THE TASK | Using the records below, reproduce exactly the lines from the one containing "Now that&#8217;s authentic" through the end, and nothing more; skip the images.

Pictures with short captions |
******

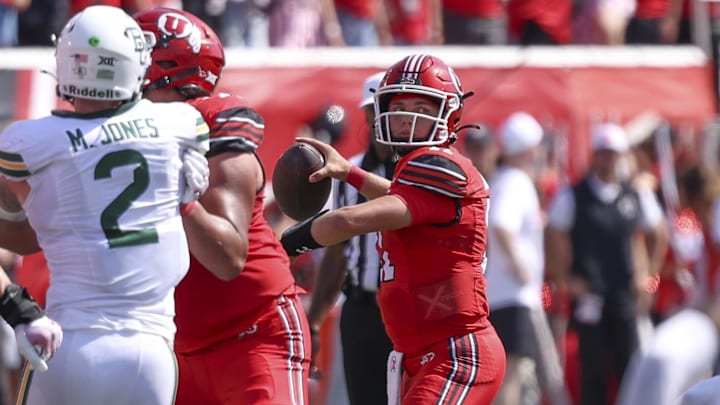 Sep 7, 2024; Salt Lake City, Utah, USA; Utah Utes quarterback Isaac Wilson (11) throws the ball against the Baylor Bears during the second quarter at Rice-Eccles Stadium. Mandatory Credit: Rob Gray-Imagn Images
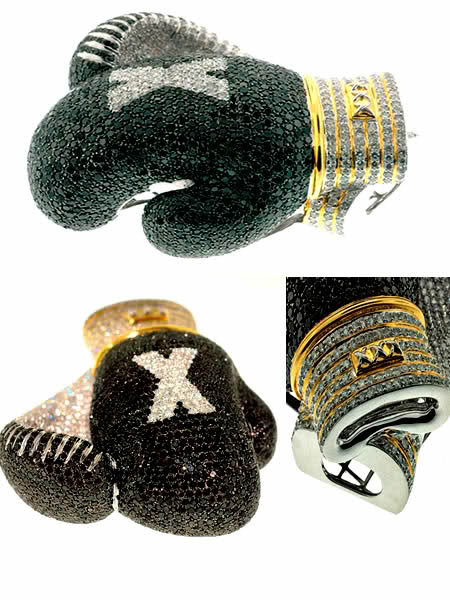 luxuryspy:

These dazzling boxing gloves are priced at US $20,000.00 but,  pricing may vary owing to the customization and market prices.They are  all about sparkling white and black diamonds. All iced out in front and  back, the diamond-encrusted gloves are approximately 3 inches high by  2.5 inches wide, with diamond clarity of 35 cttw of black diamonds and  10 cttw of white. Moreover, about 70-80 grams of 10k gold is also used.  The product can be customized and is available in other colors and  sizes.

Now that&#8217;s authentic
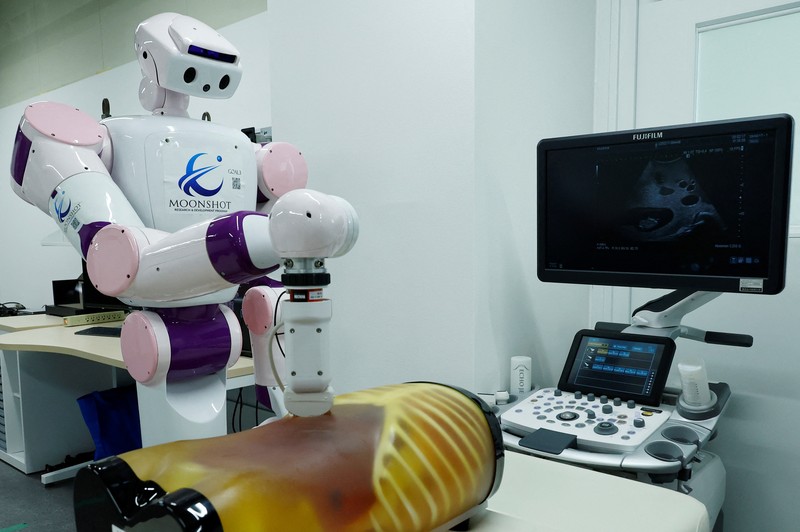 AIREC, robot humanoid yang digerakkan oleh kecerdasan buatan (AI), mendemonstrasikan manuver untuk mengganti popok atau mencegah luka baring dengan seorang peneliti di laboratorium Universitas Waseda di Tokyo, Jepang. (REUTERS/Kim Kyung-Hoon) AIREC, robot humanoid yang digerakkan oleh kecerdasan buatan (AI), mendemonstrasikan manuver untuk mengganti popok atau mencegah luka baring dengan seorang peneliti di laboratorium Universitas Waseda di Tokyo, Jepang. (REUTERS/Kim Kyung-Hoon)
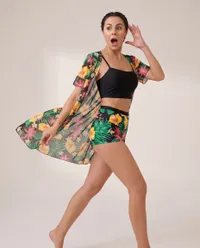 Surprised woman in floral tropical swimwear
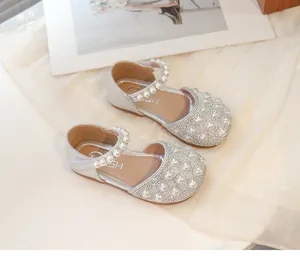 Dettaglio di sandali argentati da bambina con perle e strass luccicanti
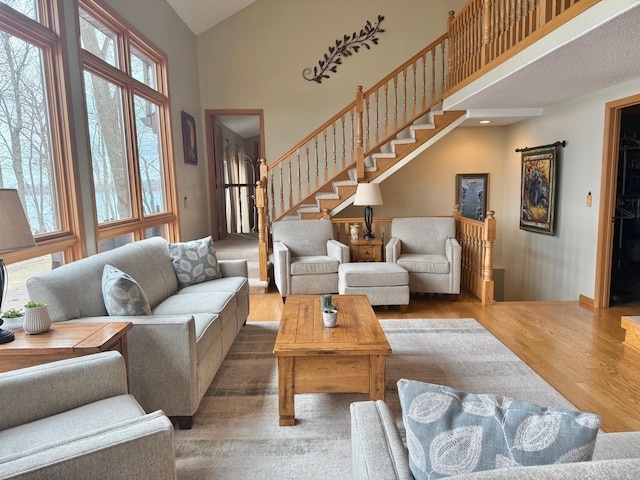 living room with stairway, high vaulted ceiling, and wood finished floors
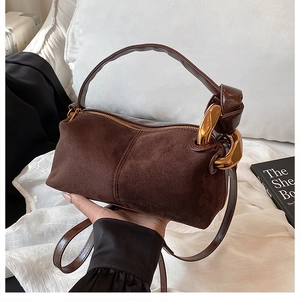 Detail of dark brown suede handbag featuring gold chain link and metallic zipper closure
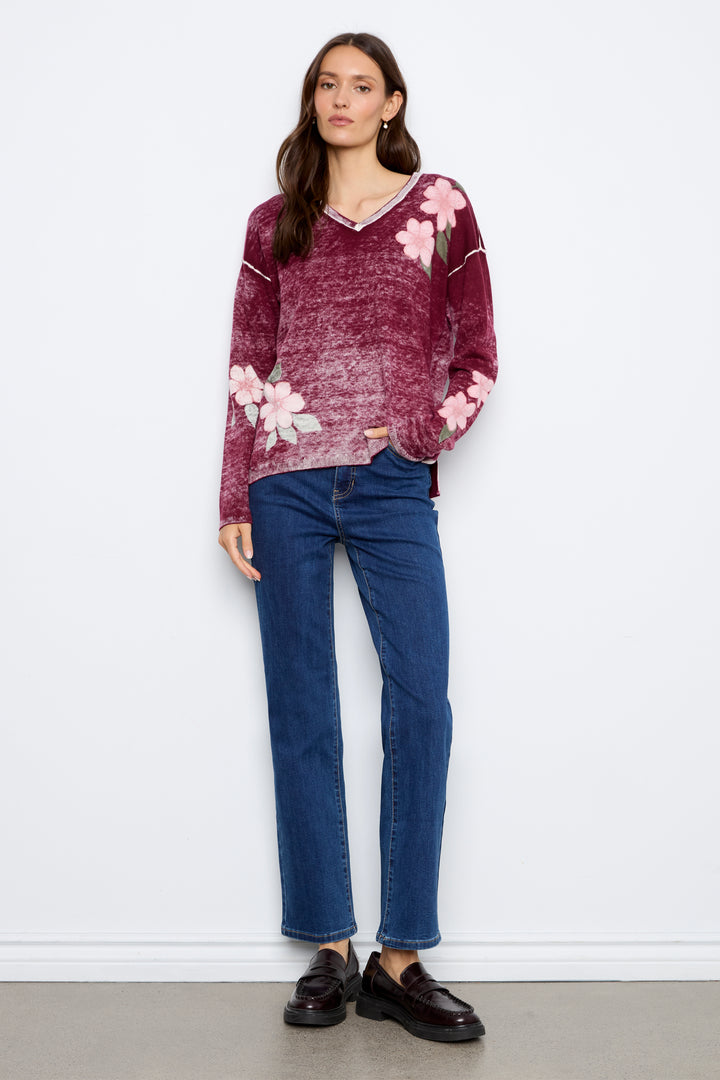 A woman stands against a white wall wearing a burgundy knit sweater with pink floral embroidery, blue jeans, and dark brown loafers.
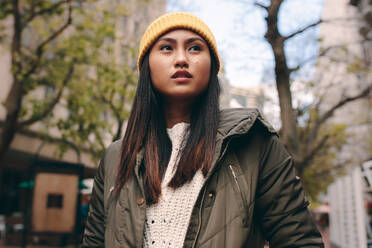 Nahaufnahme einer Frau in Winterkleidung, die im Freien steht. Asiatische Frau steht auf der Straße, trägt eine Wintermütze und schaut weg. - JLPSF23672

******

SOLUTION |
Now that&#8217;s authentic
 AIREC, robot humanoid yang digerakkan oleh kecerdasan buatan (AI), mendemonstrasikan manuver untuk mengganti popok atau mencegah luka baring dengan seorang peneliti di laboratorium Universitas Waseda di Tokyo, Jepang. (REUTERS/Kim Kyung-Hoon) AIREC, robot humanoid yang digerakkan oleh kecerdasan buatan (AI), mendemonstrasikan manuver untuk mengganti popok atau mencegah luka baring dengan seorang peneliti di laboratorium Universitas Waseda di Tokyo, Jepang. (REUTERS/Kim Kyung-Hoon)
 Surprised woman in floral tropical swimwear
 Dettaglio di sandali argentati da bambina con perle e strass luccicanti
 living room with stairway, high vaulted ceiling, and wood finished floors
 Detail of dark brown suede handbag featuring gold chain link and metallic zipper closure
 A woman stands against a white wall wearing a burgundy knit sweater with pink floral embroidery, blue jeans, and dark brown loafers.
 Nahaufnahme einer Frau in Winterkleidung, die im Freien steht. Asiatische Frau steht auf der Straße, trägt eine Wintermütze und schaut weg. - JLPSF23672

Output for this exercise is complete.